Chronicles from the Care Center: Donald Rees reflects on life of barbering

Donald Rees, a retired barber and Navy veteran, sits for a photo at the Villas fo Jackson on Thursday, March 24, 2022. Each day, he walks two miles.
Photo by Aaron Eisenhauer

Donald Rees, 90 years old, has been a fixture in Jackson for many years as the owner and operator of Rees Family Barber Shop. He currently resides in The Villas at Jackson and can be found each morning walking two miles around the area, counting each lap he makes around the buildings by moving a penny from one pocket of his pants to the other.

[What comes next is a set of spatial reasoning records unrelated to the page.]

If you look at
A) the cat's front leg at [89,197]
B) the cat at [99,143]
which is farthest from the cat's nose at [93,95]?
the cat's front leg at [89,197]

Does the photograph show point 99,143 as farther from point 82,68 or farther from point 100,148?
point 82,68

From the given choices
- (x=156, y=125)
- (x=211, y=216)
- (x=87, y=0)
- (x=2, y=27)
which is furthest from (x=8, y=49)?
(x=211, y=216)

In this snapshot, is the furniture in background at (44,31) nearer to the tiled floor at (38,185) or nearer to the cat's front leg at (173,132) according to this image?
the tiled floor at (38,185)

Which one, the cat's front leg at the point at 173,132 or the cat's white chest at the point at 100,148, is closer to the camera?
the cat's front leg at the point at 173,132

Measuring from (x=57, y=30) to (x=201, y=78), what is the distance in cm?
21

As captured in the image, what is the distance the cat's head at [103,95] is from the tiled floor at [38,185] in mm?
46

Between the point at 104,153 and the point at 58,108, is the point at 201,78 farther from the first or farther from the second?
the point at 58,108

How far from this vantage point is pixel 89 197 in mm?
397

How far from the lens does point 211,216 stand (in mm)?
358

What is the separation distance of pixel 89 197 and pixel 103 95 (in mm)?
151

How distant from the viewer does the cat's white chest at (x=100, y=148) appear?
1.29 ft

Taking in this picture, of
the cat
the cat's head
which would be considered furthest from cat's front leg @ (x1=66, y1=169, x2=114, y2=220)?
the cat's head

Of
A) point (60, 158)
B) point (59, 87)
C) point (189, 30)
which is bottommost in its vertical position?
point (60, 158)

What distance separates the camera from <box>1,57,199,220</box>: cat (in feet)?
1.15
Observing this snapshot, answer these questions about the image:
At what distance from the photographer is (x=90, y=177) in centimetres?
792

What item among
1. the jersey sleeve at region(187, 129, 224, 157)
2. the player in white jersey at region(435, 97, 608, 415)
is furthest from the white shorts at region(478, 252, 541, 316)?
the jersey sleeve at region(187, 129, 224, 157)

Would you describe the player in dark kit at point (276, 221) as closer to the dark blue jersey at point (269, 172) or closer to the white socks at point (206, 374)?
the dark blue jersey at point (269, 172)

Of his routine, he says, “When you make a round, a lot of times, if you walk more than six or seven, you forget what round you’re on. So every time I get to the end of where I started, I drop a coin in my pocket.”

His oldest son, Doug Rees, says since Donald's move to The Villas at Jackson, “His health has been so much better.”

After growing up in Camel, Mo., as the son of sharecroppers, Donald decided to join the Navy in 1951.

“One day, I decided there was bound to be an easier way than picking cotton, so I told Mom, ‘I’m going to go to Poplar Bluff to join the Navy,’” he says.

Donald Rees joined the Navy in 1951. There, he learned the trade of barbering while assigned to an aviation supply ship's barbershop.
Submitted Photo

He was assigned to an aviation supply ship’s barbershop, where he says he got plenty of practice barbering.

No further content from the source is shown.